**EXTRAIT DE PAGE**
Permettez-moi ici de rendre hommage à Bernard Poignant et à Nicole Péry, auteurs d'un rapport sur le sujet, qui ont oeuvré auprès de Lionel Jospin en 1998 pour que la Charte soit signée et ratifiée.
Pour autant, cette Charte reste encore l'objet de bien des fantasmes. Étrangement, la question des langues régionales est souvent abordée en France de manière inutilement polémique, parfois outrancière, rarement de façon raisonnée et rationnelle. Or la Charte européenne est parfaitement compatible et adaptée à notre ordre juridique interne.
En effet, ce texte concerne un bien culturel, à savoir la diversité linguistique : ce sont bien les langues qu'il convient de protéger. À la différence de la convention européenne des droits de l'homme, la CEDH, la Charte n'institue pas des droits individuels ou collectifs mais des obligations juridiques à la charge des États signataires. Elle demande aux États signataires des engagements positifs pour sauver, soutenir et promouvoir les langues régionales. Elle ne présente pas les langues régionales comme une question spécifique à certains groupes. Le terme de locuteur est clair : la sauvegarde du patrimoine linguistique concerne tous les Français, et non un petit groupe fermé, une « réserve d'Indiens » mais bien toutes les personnes désireuses de parler ou de faire parler ou de s'approprier une langue régionale. La Charte n'oppose pas langue nationale ou officielle et langue régionale : elle fait le choix de la complémentarité dans un contexte européen de diversité linguistique et culturelle et conformément à la volonté de construire l'unité européenne sur le respect de cette diversité. Enfin, tout en reconnaissant l'égale dignité des langues et cultures, la Charte autorise des régimes différenciés.
Cette proposition de loi constitutionnelle nous offre une porte de sortie efficace et indiscutable face aux barrages juridiques nationaux. Le choix d'inclure la déclaration interprétative est judicieux et rassurant. Ainsi chacun est à sa place : le législateur légifère et le juge constitutionnel se contente de juger, conformément à l'article 54 de la Constitution, pas moins mais pas plus !
Pour certains la Charte est insuffisante, pour d'autres elle met la République en danger. Dans ma circonscription du Pays basque, j'ai pu mesurer à quel point, loin de permettre le rayonnement des langues régionales, comme Mme Bechtel le prétend, la loi française laisse les élus locaux dans la plus grande insécurité juridique. Ceux-ci sont dans l'obligation de prendre régulièrement des risques judiciaires et d'effectuer de véritables acrobaties juridiques pour pallier les carences législatives. Dans le Pays basque, ils sont ainsi contraints de contourner la loi Falloux pour permettre que la langue basque soit enseignée dans les « ikastolas ». Faute d'un statut légal, ces centres de loisirs, qui sont en réalité des écoles où l'enseignement est dispensé dans cette langue, restent cependant à la merci d'une censure du juge administratif. Cette insécurité juridique risque de radicaliser inutilement une demande légitime, alors que ces élèves ont de brillants résultats aux examens nationaux et que leur famille ne pratique pas nécessairement le basque ou l'occitan, loin de là. Face à l'extrême précarité juridique dans laquelle se trouvent les langues régionales, la mise en oeuvre de cet engagement constitue un pas déterminant.

**SÉRIE DE CONSIGNES**
**1.** D'après l'extrait sur la Charte européenne, pourquoi les « ikastolas » du Pays basque restent-elles à la merci d'une censure du juge administratif ? Répondez en une à trois phrases.
**2.** Répondez à ces questions sur l'extrait sur la Charte européenne, une réponse par ligne :
(a) En quelle année Bernard Poignant et Nicole Péry ont-ils œuvré auprès de Lionel Jospin pour que la Charte soit signée et ratifiée ?
(b) À la charge de qui la Charte institue-t-elle des obligations juridiques ?
(c) Quel article de la Constitution est invoqué à propos du rôle du juge constitutionnel ?
**3.** Rédigez la suite de l'extrait sur la Charte européenne en partant de sa dernière phrase.
Les données qui viennent ensuite proviennent d'une source distincte de l'extrait.

**EXTRAIT DE DONNÉES**

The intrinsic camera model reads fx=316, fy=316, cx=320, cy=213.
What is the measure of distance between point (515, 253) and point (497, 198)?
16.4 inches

**RÉPONSES ATTENDUES**
**1.** Elles n'ont pas de statut légal. Ce sont officiellement des centres de loisirs, mais en réalité des écoles où l'enseignement est dispensé en langue basque.

**2.**
(a) En 1998.
(b) À la charge des États signataires.
(c) L'article 54.

**3.**
La Charte, dont la force morale et politique n'est pas neutre pour la défense des langues régionales, implique de la part des États des engagements dont il est aisé de vérifier le respect. Elle constitue un très bon point de départ, le vecteur d'une troisième génération des droits humains, une réponse à la mondialisation et à la recherche de l'épanouissement de chacun dans sa personnalité culturelle propre.
Conformément à la démarche constructive que je vous ai proposée, je me concentrerai sur l'essentiel dans mes réponses en évitant les scories de la polémique.
Je voudrais d'abord préciser que la Turquie n'a ni signé ni ratifié la Charte européenne des langues régionales ou minoritaires, alors que la France, comme huit autres membres du Conseil de l'Europe, l'a signée mais ne l'a pas ratifiée.
Vous m'avez interrogé sur trois points : la nature du véhicule législatif qui vous est proposé, la volonté du Gouvernement et le contenu du texte.
Le sujet est très balisé, puisque cela fait quinze ans, comme Armand Jung l'a rappelé, que l'on débat de cette Charte, qu'on en décortique les intentions ou qu'on sème des embûches sur le chemin de sa ratification. Tous les docteurs de la loi et les clercs qui se sont penchés sur le texte n'ont fait que sédimenter les difficultés et aujourd'hui sa ratification suppose qu'on intègre tous les paramètres qui ont constitué l'histoire longue et chaotique de la reconnaissance des langues régionales. Celle-ci est bien antérieure à l'adoption de la Charte puisqu'entre 1945 et les années quatre-vingt, celles-ci ont fait l'objet d'une trentaine de propositions de loi, dont une signée par Pierre Mendès France en 1958 et deux députés de Bretagne, Roger Prat et Yves Le Foll.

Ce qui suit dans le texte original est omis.